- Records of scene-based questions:
#####

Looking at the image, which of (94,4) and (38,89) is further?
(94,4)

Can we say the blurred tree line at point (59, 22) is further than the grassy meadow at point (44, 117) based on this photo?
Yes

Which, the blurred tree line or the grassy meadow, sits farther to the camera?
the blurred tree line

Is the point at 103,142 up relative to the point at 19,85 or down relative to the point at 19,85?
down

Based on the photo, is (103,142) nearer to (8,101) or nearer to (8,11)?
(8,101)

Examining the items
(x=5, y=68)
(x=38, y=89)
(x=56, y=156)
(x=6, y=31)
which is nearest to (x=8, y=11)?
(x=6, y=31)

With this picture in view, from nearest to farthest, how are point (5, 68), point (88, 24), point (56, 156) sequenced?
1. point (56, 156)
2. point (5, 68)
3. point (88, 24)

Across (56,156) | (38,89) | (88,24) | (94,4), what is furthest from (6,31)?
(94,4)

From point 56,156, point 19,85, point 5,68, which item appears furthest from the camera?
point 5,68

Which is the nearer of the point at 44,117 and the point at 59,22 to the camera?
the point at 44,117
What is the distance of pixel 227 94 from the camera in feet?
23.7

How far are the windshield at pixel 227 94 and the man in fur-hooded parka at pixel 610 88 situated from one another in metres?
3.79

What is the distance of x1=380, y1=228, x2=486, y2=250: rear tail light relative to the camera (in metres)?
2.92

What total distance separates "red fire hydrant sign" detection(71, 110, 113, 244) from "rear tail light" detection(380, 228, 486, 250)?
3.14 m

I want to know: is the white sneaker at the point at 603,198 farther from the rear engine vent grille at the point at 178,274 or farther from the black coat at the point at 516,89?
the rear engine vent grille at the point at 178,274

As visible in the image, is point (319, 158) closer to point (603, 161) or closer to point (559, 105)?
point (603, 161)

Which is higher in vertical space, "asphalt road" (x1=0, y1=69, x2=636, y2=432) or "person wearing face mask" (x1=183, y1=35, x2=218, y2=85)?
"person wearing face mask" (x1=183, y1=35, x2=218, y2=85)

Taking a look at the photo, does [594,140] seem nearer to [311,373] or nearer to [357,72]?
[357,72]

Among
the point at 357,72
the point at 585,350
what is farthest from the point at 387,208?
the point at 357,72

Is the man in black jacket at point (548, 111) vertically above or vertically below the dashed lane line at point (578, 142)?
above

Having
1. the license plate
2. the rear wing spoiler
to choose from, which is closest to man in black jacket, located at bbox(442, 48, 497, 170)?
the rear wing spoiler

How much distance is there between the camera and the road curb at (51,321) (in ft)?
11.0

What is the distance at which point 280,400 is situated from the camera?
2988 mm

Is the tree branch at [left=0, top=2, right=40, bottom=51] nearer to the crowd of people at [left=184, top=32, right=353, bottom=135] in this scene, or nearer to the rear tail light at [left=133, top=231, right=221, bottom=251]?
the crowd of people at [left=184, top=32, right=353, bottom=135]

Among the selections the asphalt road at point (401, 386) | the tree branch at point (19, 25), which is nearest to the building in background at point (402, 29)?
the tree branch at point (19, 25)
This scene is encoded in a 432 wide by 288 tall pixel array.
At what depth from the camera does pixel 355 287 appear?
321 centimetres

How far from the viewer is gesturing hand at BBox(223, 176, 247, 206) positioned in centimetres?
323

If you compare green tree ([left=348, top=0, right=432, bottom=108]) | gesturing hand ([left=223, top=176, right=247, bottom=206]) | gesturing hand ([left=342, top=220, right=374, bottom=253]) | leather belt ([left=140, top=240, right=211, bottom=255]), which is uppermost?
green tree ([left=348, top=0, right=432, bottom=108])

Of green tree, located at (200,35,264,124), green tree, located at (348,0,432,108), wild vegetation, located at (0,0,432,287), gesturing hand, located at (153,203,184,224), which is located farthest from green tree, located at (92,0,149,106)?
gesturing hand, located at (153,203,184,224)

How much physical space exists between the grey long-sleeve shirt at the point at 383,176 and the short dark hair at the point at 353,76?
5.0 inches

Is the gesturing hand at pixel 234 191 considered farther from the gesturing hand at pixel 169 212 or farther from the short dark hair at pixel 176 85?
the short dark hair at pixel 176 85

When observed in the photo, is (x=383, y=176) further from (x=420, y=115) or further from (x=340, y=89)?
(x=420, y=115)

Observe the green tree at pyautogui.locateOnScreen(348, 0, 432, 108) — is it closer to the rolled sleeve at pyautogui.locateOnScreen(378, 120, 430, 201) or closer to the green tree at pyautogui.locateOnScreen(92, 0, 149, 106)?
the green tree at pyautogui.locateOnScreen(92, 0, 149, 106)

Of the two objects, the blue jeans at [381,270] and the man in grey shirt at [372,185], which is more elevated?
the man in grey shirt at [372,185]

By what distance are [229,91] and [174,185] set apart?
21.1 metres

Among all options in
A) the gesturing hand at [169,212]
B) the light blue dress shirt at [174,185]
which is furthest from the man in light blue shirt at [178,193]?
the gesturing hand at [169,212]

#####

- PROBLEM:
Could you turn every line of the entries above into a JSON list of strings, one string per line, with the blank lines left out?

- RESPONSE BELOW:
[
  "Looking at the image, which of (94,4) and (38,89) is further?",
  "(94,4)",
  "Can we say the blurred tree line at point (59, 22) is further than the grassy meadow at point (44, 117) based on this photo?",
  "Yes",
  "Which, the blurred tree line or the grassy meadow, sits farther to the camera?",
  "the blurred tree line",
  "Is the point at 103,142 up relative to the point at 19,85 or down relative to the point at 19,85?",
  "down",
  "Based on the photo, is (103,142) nearer to (8,101) or nearer to (8,11)?",
  "(8,101)",
  "Examining the items",
  "(x=5, y=68)",
  "(x=38, y=89)",
  "(x=56, y=156)",
  "(x=6, y=31)",
  "which is nearest to (x=8, y=11)?",
  "(x=6, y=31)",
  "With this picture in view, from nearest to farthest, how are point (5, 68), point (88, 24), point (56, 156) sequenced?",
  "1. point (56, 156)",
  "2. point (5, 68)",
  "3. point (88, 24)",
  "Across (56,156) | (38,89) | (88,24) | (94,4), what is furthest from (6,31)?",
  "(94,4)",
  "From point 56,156, point 19,85, point 5,68, which item appears furthest from the camera?",
  "point 5,68",
  "Which is the nearer of the point at 44,117 and the point at 59,22 to the camera?",
  "the point at 44,117",
  "What is the distance of pixel 227 94 from the camera in feet?",
  "23.7",
  "How far are the windshield at pixel 227 94 and the man in fur-hooded parka at pixel 610 88 situated from one another in metres?",
  "3.79",
  "What is the distance of x1=380, y1=228, x2=486, y2=250: rear tail light relative to the camera (in metres)?",
  "2.92",
  "What total distance separates \"red fire hydrant sign\" detection(71, 110, 113, 244) from \"rear tail light\" detection(380, 228, 486, 250)?",
  "3.14 m",
  "I want to know: is the white sneaker at the point at 603,198 farther from the rear engine vent grille at the point at 178,274 or farther from the black coat at the point at 516,89?",
  "the rear engine vent grille at the point at 178,274",
  "As visible in the image, is point (319, 158) closer to point (603, 161) or closer to point (559, 105)?",
  "point (603, 161)",
  "Which is higher in vertical space, \"asphalt road\" (x1=0, y1=69, x2=636, y2=432) or \"person wearing face mask\" (x1=183, y1=35, x2=218, y2=85)?",
  "\"person wearing face mask\" (x1=183, y1=35, x2=218, y2=85)",
  "Taking a look at the photo, does [594,140] seem nearer to [311,373] or nearer to [357,72]?",
  "[357,72]",
  "Among",
  "the point at 357,72",
  "the point at 585,350",
  "what is farthest from the point at 387,208?",
  "the point at 357,72",
  "Is the man in black jacket at point (548, 111) vertically above or vertically below the dashed lane line at point (578, 142)?",
  "above",
  "Having",
  "1. the license plate",
  "2. the rear wing spoiler",
  "to choose from, which is closest to man in black jacket, located at bbox(442, 48, 497, 170)?",
  "the rear wing spoiler",
  "How much distance is there between the camera and the road curb at (51,321) (in ft)?",
  "11.0",
  "What is the distance at which point 280,400 is situated from the camera?",
  "2988 mm",
  "Is the tree branch at [left=0, top=2, right=40, bottom=51] nearer to the crowd of people at [left=184, top=32, right=353, bottom=135] in this scene, or nearer to the rear tail light at [left=133, top=231, right=221, bottom=251]?",
  "the crowd of people at [left=184, top=32, right=353, bottom=135]",
  "Among the selections the asphalt road at point (401, 386) | the tree branch at point (19, 25), which is nearest to the building in background at point (402, 29)?",
  "the tree branch at point (19, 25)",
  "This scene is encoded in a 432 wide by 288 tall pixel array.",
  "At what depth from the camera does pixel 355 287 appear?",
  "321 centimetres",
  "How far from the viewer is gesturing hand at BBox(223, 176, 247, 206) positioned in centimetres?",
  "323",
  "If you compare green tree ([left=348, top=0, right=432, bottom=108]) | gesturing hand ([left=223, top=176, right=247, bottom=206]) | gesturing hand ([left=342, top=220, right=374, bottom=253]) | leather belt ([left=140, top=240, right=211, bottom=255]), which is uppermost?",
  "green tree ([left=348, top=0, right=432, bottom=108])",
  "Of green tree, located at (200,35,264,124), green tree, located at (348,0,432,108), wild vegetation, located at (0,0,432,287), gesturing hand, located at (153,203,184,224), which is located farthest from green tree, located at (92,0,149,106)?",
  "gesturing hand, located at (153,203,184,224)",
  "How much physical space exists between the grey long-sleeve shirt at the point at 383,176 and the short dark hair at the point at 353,76?",
  "5.0 inches",
  "Is the gesturing hand at pixel 234 191 considered farther from the gesturing hand at pixel 169 212 or farther from the short dark hair at pixel 176 85?",
  "the short dark hair at pixel 176 85",
  "When observed in the photo, is (x=383, y=176) further from (x=420, y=115) or further from (x=340, y=89)?",
  "(x=420, y=115)",
  "Observe the green tree at pyautogui.locateOnScreen(348, 0, 432, 108) — is it closer to the rolled sleeve at pyautogui.locateOnScreen(378, 120, 430, 201) or closer to the green tree at pyautogui.locateOnScreen(92, 0, 149, 106)?",
  "the green tree at pyautogui.locateOnScreen(92, 0, 149, 106)",
  "Of the two objects, the blue jeans at [381,270] and the man in grey shirt at [372,185], which is more elevated?",
  "the man in grey shirt at [372,185]",
  "By what distance are [229,91] and [174,185] set apart?",
  "21.1 metres",
  "Among all options in",
  "A) the gesturing hand at [169,212]",
  "B) the light blue dress shirt at [174,185]",
  "which is furthest from the man in light blue shirt at [178,193]?",
  "the gesturing hand at [169,212]"
]